8. Performs other duties as required or assigned which are reasonably within the scope of theduties enumerated above.
Requires possession of a Bachelor's degree in Public Health, environmental health, registered nursing, microbiology, anthropology, veterinary medicine, biology, psychology, chemistry, epidemiology or a related field.
Requires four years of professional experience in environmental health, communicable disease, or infectious disease surveillance and/or control programs at the local, state or federal level.
Three years’ experience investigating individual cases of foodborne, vectorborne or waterborne disease.
Three years’ experience participating in the investigation of outbreaks of communicable disease.
Three years’ experience providing technical assistance and guidance to local health department personnel on outbreaks.
Three years’ experience maintaining a computer database on records of outbreaks.
Three years’ experience in writing grant applications.
One year experience with computer applications, including Epi-Info and Microsoft Access.
In Illinois, if you have eaten at a restaurant ... required hospital or nursing home care ... vacationed at a campground or swam at a public beach or pool ... drank a glass of milk ... got married or divorced ... had a baby, the Illinois Department of Public Health (IDPH) has touched your life in some important way.
Assuring the quality of our food, setting the standards for hospital and nursing home care, checking the safety of recreation areas, overseeing the inspection of milk producing farms and processing plants, maintaining the state's vital records and screening newborns for genetic diseases are just some of the duties of IDPH.
In fact, IDPH has 200 different programs that benefit each state resident and visitor, although its daily activities of maintaining the public's health are rarely noticed unless a breakdown in the system occurs. With the assistance of local public health agencies, these essential programs and services make up Illinois' public health system, a system that forms a frontline defense against disease through preventive measures and education. Public health has provided the foundation for remarkable gains in saving lives and reducing suffering. Today, lif...e expectancy is 80 years for women and 74 years for men compared with fewer than 50 years at the at the beginning of the 20th century.
In the past, IDPH directed state efforts to control smallpox, cholera and typhoid, virtually eliminated polio, reduced dental decay through fluoridation of community water supplies, and corrected sanitary conditions that threatened water and food supplies.
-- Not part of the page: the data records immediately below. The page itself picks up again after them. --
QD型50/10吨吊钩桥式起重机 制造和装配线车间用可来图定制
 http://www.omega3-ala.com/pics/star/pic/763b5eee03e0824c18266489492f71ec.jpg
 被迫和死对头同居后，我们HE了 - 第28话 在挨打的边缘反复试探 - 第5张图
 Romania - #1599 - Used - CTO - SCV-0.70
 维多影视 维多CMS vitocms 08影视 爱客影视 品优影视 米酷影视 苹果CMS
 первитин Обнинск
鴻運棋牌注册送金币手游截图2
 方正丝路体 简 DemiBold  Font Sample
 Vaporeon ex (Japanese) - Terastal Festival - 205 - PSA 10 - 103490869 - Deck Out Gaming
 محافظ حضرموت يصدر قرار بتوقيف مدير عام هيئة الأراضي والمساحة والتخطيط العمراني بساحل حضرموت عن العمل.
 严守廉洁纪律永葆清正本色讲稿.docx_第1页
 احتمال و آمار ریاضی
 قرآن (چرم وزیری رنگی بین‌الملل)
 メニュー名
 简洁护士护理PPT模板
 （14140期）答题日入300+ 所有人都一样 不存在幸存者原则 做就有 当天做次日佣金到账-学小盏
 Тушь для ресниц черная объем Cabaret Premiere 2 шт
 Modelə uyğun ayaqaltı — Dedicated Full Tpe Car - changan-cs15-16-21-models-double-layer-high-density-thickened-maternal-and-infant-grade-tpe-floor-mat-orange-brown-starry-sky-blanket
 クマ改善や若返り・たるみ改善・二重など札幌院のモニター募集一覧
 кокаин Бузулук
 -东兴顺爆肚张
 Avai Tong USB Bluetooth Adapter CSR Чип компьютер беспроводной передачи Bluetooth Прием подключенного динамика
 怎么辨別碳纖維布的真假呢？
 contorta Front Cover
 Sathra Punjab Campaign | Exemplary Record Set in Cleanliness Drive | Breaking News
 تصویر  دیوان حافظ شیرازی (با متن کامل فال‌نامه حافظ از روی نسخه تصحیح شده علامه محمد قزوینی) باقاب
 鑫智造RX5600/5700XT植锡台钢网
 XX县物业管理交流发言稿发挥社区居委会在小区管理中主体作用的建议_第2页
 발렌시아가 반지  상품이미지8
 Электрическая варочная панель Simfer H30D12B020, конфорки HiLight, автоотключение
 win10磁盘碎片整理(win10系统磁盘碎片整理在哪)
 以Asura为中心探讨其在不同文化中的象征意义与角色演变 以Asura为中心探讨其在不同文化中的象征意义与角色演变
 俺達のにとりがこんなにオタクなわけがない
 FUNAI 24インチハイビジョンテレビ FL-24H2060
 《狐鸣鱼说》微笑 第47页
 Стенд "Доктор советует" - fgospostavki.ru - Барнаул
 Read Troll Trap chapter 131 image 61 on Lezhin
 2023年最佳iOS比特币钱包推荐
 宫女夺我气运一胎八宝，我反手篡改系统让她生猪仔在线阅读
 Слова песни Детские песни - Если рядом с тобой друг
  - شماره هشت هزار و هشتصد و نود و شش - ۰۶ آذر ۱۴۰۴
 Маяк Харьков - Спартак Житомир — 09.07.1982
Today, IDPH has programs to deal with persistent problems that require continued vigilance – infectious diseases, such as AIDS (acquired immunodeficiency syndrome), HIV (human immunodeficiency virus), SARS (severe acute respiratory syndrome) and meningococcal disease; foodborne and communicable diseases, such as E. coli 0157: H7, monkeypox, salmonella and West Nile virus; vaccine preventable diseases; lead poisoning; lack of health care in rural areas; health disparities among racial groups, breast, cervical and prostate cancer; Alzheimer's disease; and other health threats -- sexually transmitted diseases, tobacco use, violence, and other conditions associated with high-risk behaviors. In addition, IDPH has been charged with handling the state's response to the COVID-19 pandemic and the threat of bioterrorism.
IDPH, which is one of the state's oldest agencies, was first organized in 1877 with a staff of three and a two-year budget of $5,000. IDPH, now has an annual budget of $2.9 billion in state and federal funds, headquarters in Springfield and Chicago, seven regional offices located around the state, three laboratories, and 1,200 employees.
IDPH is organized into 12 offices, each of which addresses a distinct area of public health. Each office operates and supports numerous ongoing programs and is prepared to respond to extraordinary situations as they arise.